What Is Responsive Design?
Technologies are often created out of a need. For mobile devices, it was the sheer number of screen sizes from a small phone to a large tablet and all the sizes in between that were becoming a challenge for developers.
How could they create a website that looks good on a small phone while not being too simplistic on a tablet or monitor? Or if they developed the website to look good on a monitor or tablet, how were people going to read it on their phone?
The ability to zoom in and zoom out on your phone helped some, but the fact of the matter was that consuming websites on a phone was a very frustrating experience… until Responsive Design.
What Responsive Design does is to allow developers to design and create websites that scale up or down based on the device the user is using AND display the site differently if the user is holding it vertically or horizontally. The power in the responsive design approach is how the website scaling works.
Responsive Design Scaling
Responsive Design allows developers to get creative in how they shift and display content of the same website as devices get bigger and smaller or users switch their screen orientation (from vertical to horizontal or back).
Below I cover just a few of the options you will see in a responsively designed website.
Number of Columns
Using a grid is one of the strategies for managing different device sizes. By specifying the number of columns based on a screen resolution, developers can place the same content on three columns for a monitor, two columns for a horizontal tablet, and one column for a mobile phone or a tablet held vertically.
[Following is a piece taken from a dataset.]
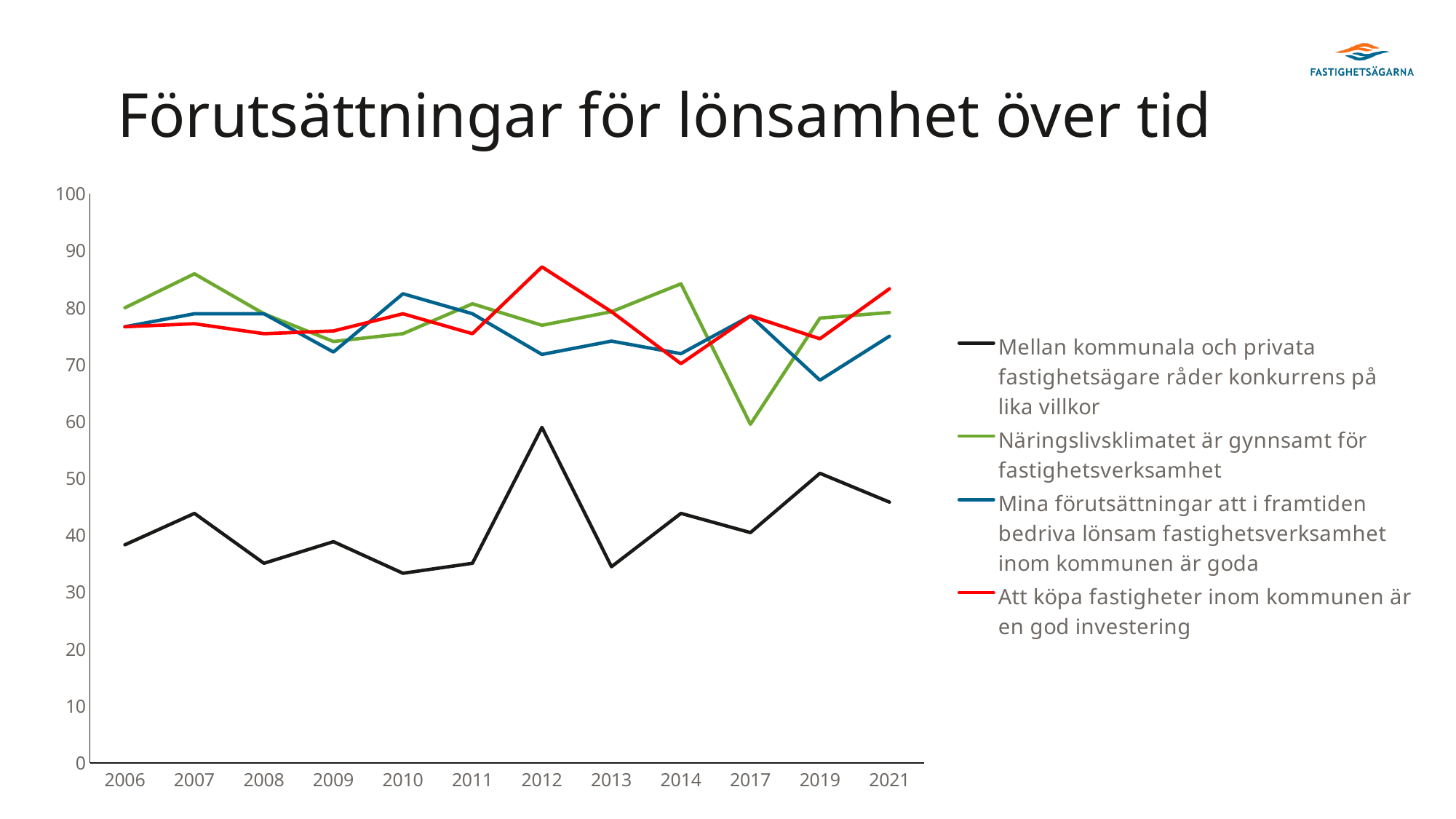
Which colour is used for the series 'Att köpa fastigheter inom kommunen är en god investering'? red How many years are shown on the x axis? 12 How many series does the legend list? 4 Is the 2017 value for 'Näringslivsklimatet är gynnsamt för fastighetsverksamhet' greater or less than 70? less In which year does the series 'Mellan kommunala och privata fastighetsägare råder konkurrens på lika villkor' reach its highest value? 2012 In which year does the series 'Näringslivsklimatet är gynnsamt för fastighetsverksamhet' reach its lowest value? 2017 What kind of chart is shown on the slide? line chart In which year does the series 'Mina förutsättningar att i framtiden bedriva lönsam fastighetsverksamhet inom kommunen är goda' reach its lowest value? 2019 Does the series 'Mellan kommunala och privata fastighetsägare råder konkurrens på lika villkor' rise or fall from 2010 to 2012? rise Is the 2012 value for 'Mellan kommunala och privata fastighetsägare råder konkurrens på lika villkor' greater or less than 50? greater What is the title of the slide? Förutsättningar för lönsamhet över tid In 2012, which series has the higher value: 'Att köpa fastigheter inom kommunen är en god investering' or 'Mina förutsättningar att i framtiden bedriva lönsam fastighetsverksamhet inom kommunen är goda'? Att köpa fastigheter inom kommunen är en god investering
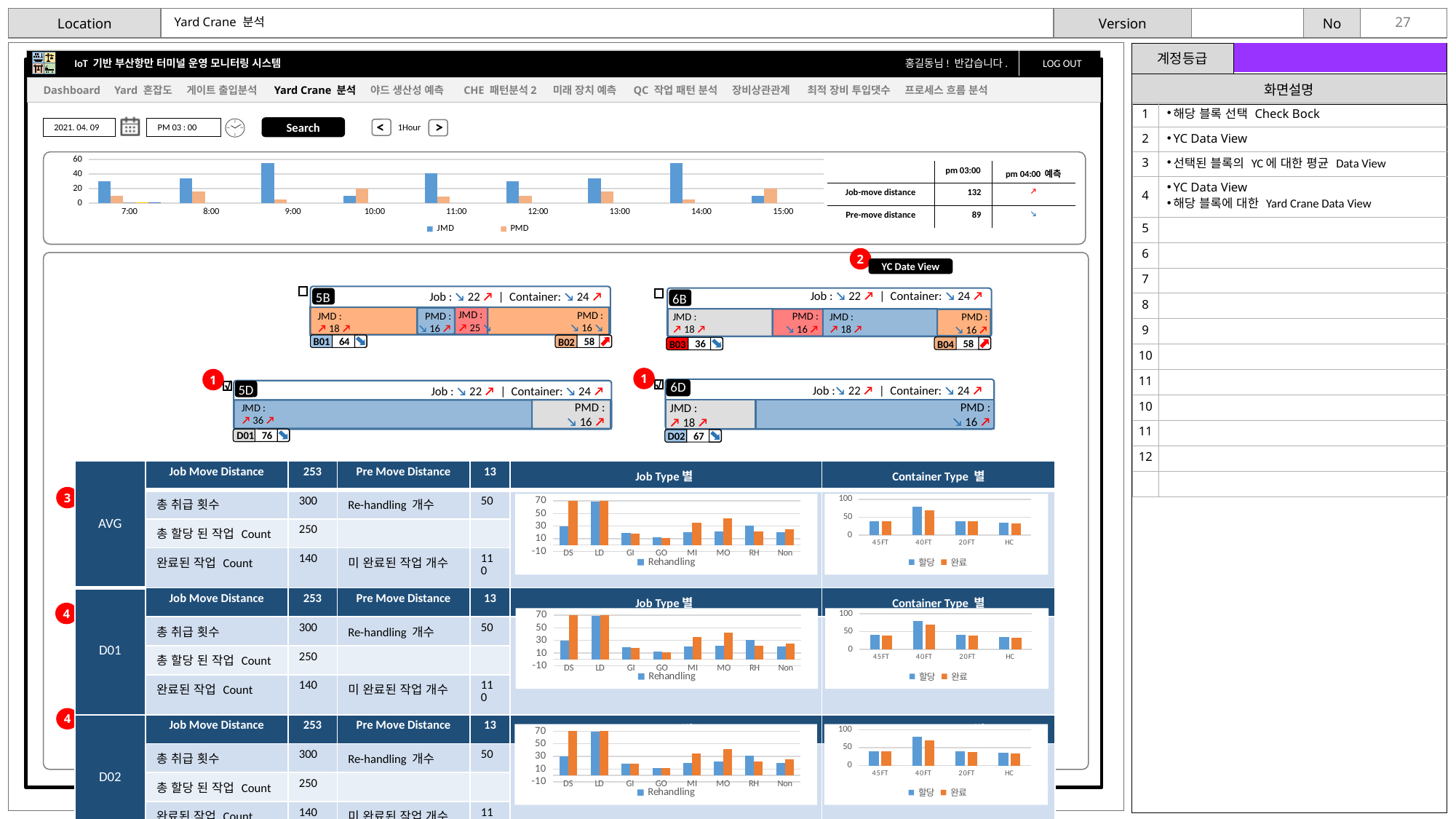
In the top JMD/PMD chart, how many series does the legend list? 2 In the Container Type 별 chart in the AVG row, how many series does the legend list? 2 In the top JMD/PMD chart, which is larger at 15:00, JMD or PMD? PMD In the Job Type 별 chart in the AVG row, which category has the lowest values? GO In the top JMD/PMD chart, which is larger at 7:00, JMD or PMD? JMD In the Job Type 별 chart in the AVG row, is the value for LD greater or less than 50? greater In the Job Type 별 chart in the AVG row, how many categories are on the x axis? 8 In the top JMD/PMD chart, how many time categories are shown on the x axis? 9 In the top JMD/PMD chart, is the JMD value at 9:00 greater or less than 40? greater In the top JMD/PMD chart, is the JMD value at 10:00 greater or less than 20? less In the Container Type 별 chart in the AVG row, which category has the highest values? 40FT What kind of chart is the chart at the top of the slide showing JMD and PMD by hour? bar chart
The designer and/or developer have a powerful choice in how they create the website for each group of devices.
Size of Content
Beyond moving content around based on the device size, Responsive Design also allows you to change the size of the content. You can think of a news website or a blog to get a good idea.
On a monitor, you may see large pictures and the full article. On a tablet, you may see a smaller picture and the first 250 characters of the article. On a phone, the pictures may be left out altogether, displaying just the title of the article with a ‘Read More’ button.
Sizing content is another way developers have the ability to scale content up and down to make the experience better based on the device the user is using.
Navigation is an important part of a website’s design. On a monitor, the navigation can have multiple menu options and sub-menu options that stay present while the user changes from page to page.
On a mobile phone, however, showing a menu designed for a desktop will probably take up a large portion of the device’s screen, leaving less room for the content. This is where a mobile menu comes in.
A mobile menu is a way in Responsive Design to put away menu items when you don’t need them, but then to show them when you do. A mobile menu is typically found in the top left or top right of a website with a square button that has three horizontal lines. When you click it, menu items that are tailored to a mobile user’s needs are displayed.
Responsive Design is a way website developers and designers can create one website that looks and acts differently on different device sizes. In effect, the website responds or is responsive to your particular device and the way you are holding it. It is a technology that has allowed us to better consume the content on websites without a lot of zooming and scrolling that we had to do just a few years back.
When developing or redeveloping a website, it is more than a good idea to consider implementing Responsive Design. The only case where you would not consider Responsive Design is if your website is an internal corporate application that would never be used on a mobile device or if you wanted to push users to a mobile app instead of a mobile version of your website.